À Montréal, dimanche 7 juin, malgré la pandémie les manifestants et manifestantes se sont réunis pour protester contre le racisme et les violences policières.

Le visage couvert de masques à motifs, à fleurs, noirs, blancs, bleus, peints des lettres blm ou encore imprimés I can’t breath. Seuls leurs yeux sont visibles, on ne voit ni leurs lèvres bouger ni leur bouche se tordre lorsqu’ils hurlent à plein poumons « no justice no peace ». Des milliers de regards, des sourcils froncés, des yeux pleins de larmes, des clins d’œil complices et des pattes d’oies qui se plissent à la vue de certains slogans.

Une femme crie « say his name » (“dites son nom” en français) sans relâche, la foule répond inlassablement « George Floyd ».
Manifester en pleine pandémie

Montréal, seconde ville d’Amérique du nord la plus touchée par la covid-19 après New-York, a vu ses rues du centre-ville désertées depuis des mois se remplir en cette matinée de juin.
La marche organisé par La Ligue des Noirs Nouvelle Génération, en collaboration avec d’autres organismes, a rassemblé près de 10 000 personnes pour le deuxième dimanche de suite.
Les organisatrices demandent en vain de respecter deux mètres de distance, des bénévoles distribuent masques et gel hydroalcoolique à celles qui n’en n’ont pas.
Tandis que certaines portent leurs pancartes à bout de bras, d’autres les ont scotchées à leurs crosses de hockey.
Les cartons utilisés par les montréalais pour dessiner des arcs en ciel et écrire « Ça va bien aller » ont été décrochés des fenêtres et peints de slogans antiracistes.
Entre les buildings vitrés de la ville, la foule pose le genou au sol et lève le point pour rendre hommage à George Floyd assassiné le 25 mai par un policier blanc.

Marcher avec le contingent Queer
Dans la foule, un petit groupe porte fièrement des pancartes bleues roses et blanches ainsi que des drapeaux arc-en-ciel : c’est le contingent Queer.
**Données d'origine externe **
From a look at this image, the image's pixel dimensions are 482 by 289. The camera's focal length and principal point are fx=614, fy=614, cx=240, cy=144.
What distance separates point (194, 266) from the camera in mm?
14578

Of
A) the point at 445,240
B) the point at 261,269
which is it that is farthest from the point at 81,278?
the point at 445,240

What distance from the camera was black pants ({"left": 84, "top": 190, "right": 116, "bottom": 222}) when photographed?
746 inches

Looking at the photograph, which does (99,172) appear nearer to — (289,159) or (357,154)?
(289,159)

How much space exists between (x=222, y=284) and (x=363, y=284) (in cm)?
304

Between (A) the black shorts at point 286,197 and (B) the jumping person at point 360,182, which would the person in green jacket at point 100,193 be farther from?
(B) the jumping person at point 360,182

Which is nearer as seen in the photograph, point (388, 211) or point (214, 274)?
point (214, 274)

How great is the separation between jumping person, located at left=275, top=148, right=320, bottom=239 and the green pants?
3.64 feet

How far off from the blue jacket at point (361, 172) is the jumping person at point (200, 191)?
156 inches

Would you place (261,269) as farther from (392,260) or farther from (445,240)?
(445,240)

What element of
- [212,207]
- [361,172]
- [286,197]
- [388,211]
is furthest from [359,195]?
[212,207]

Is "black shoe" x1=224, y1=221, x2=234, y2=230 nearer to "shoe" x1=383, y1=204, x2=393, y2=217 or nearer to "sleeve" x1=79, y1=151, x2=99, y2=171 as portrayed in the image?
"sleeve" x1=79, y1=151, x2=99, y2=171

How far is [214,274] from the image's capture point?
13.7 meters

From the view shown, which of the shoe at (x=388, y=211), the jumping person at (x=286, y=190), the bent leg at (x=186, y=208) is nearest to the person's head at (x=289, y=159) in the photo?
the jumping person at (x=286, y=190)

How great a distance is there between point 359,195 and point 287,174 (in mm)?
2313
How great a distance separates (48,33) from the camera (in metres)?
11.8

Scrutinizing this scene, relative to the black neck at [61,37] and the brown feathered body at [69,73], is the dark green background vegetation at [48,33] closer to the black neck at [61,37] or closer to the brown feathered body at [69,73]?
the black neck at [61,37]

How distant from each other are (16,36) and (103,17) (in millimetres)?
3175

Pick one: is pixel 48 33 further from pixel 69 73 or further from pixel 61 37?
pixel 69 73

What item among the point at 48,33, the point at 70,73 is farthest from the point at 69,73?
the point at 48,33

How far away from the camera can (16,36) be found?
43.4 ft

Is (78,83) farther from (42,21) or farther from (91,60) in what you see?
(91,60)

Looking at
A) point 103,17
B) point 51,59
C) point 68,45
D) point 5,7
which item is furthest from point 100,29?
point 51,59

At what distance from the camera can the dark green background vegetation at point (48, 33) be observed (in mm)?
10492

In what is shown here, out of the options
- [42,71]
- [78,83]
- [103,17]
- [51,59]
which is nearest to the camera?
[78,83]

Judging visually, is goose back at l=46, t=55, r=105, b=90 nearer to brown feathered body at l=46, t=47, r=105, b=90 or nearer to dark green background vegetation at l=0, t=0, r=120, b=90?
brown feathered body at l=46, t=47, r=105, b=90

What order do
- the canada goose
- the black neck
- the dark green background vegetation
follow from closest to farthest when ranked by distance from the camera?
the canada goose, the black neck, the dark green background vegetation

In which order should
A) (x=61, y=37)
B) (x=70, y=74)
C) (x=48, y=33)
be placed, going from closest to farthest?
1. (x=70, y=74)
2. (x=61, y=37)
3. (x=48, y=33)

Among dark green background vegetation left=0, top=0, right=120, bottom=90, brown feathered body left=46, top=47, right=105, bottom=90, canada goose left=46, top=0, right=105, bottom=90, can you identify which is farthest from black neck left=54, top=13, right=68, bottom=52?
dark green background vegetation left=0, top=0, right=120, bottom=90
Gab, jeune homme blanc aux yeux bleus perçants qui porte un chandail rouge marqué d’une grosse croix blanche et un sac à dos, est l’organisateur et médic du groupe. Il explique tout en marchant :
J’ai créé ce contingent pour que les personnes trans et gay puissent se sentir en sécurité. Il n’y en avait tout simplement pas.
Lors de la marche pour le climat en septembre 2019, un contingent similaire avait été créé.
« Je ne voulais pas aller à la marche seul, alors je me suis joins à ce groupe. » explique-t-il.
Travail invisible
Après avoir longuement douté de sa légitimité en tant que personne blanche, il s’est décidé quelques jours avant la manifestation à créer un groupe facebook pour l’événement.
« J’ai passé des heures à me questionner. J’ai demandé sur Instagram ce qu’en pensaient mes contacts, j’ai été très critiqué par des blancs me disant que ce n’était pas mon rôle. A l’inverse des personnes racisées m’ont dit que c’était une super idée. Je pense que c’est ça mon rôle d’allié. Je ne suis pas chef de ce contingent, j’ai lancé l’idée et je participe à l’organisation. »
« Les blancs passent trop de temps à se poser des questions, ils restent passifs dans de nombreuses luttes parce qu’ils réfléchissent trop, ça part d’une bonne intention, ne pas prendre le mérite ou laisser la place aux personnes concernées », remarque Gab. « Notre rôle est de faire le travail invisible. »

Controverses
Alors qu’un groupe programmateur a invité le chef de la police à participer à la marche, Gab et les autres organisateurs Nick, Paolo et Marwan hésitent à annuler le contingent. « L’annuler à la dernière minute c’était risquer que des personnes y aillent seules et soient encore plus en danger » explique-t-il.
Finalement, certains collectifs s’étant dissocient de la marche, le chef de la police est désinvité.

Le mouvement Queer : un mouvement politique
« Le mouvement Queer est politique. On veut lui donner de la visibilité » explique Gab. Mais attention, le jeune manifestant demande à voir les photos prises pendant la marche avant qu’elles ne soient rendues publiques. « Certaines personnes ne sont pas out, publier des photos où l’on peut les identifier risque de les mettre en danger » explique-t-il. Il recommande plutôt de photographier les pancartes, ou de prendre les manifestants de loin ou de dos. Satisfait du déroulement de cette première manifestation Gab, espère bien réitérer l’opération.
« Nous sommes trop souvent ignorés et invisibilisés, il est important de rappeler qu’on existe ».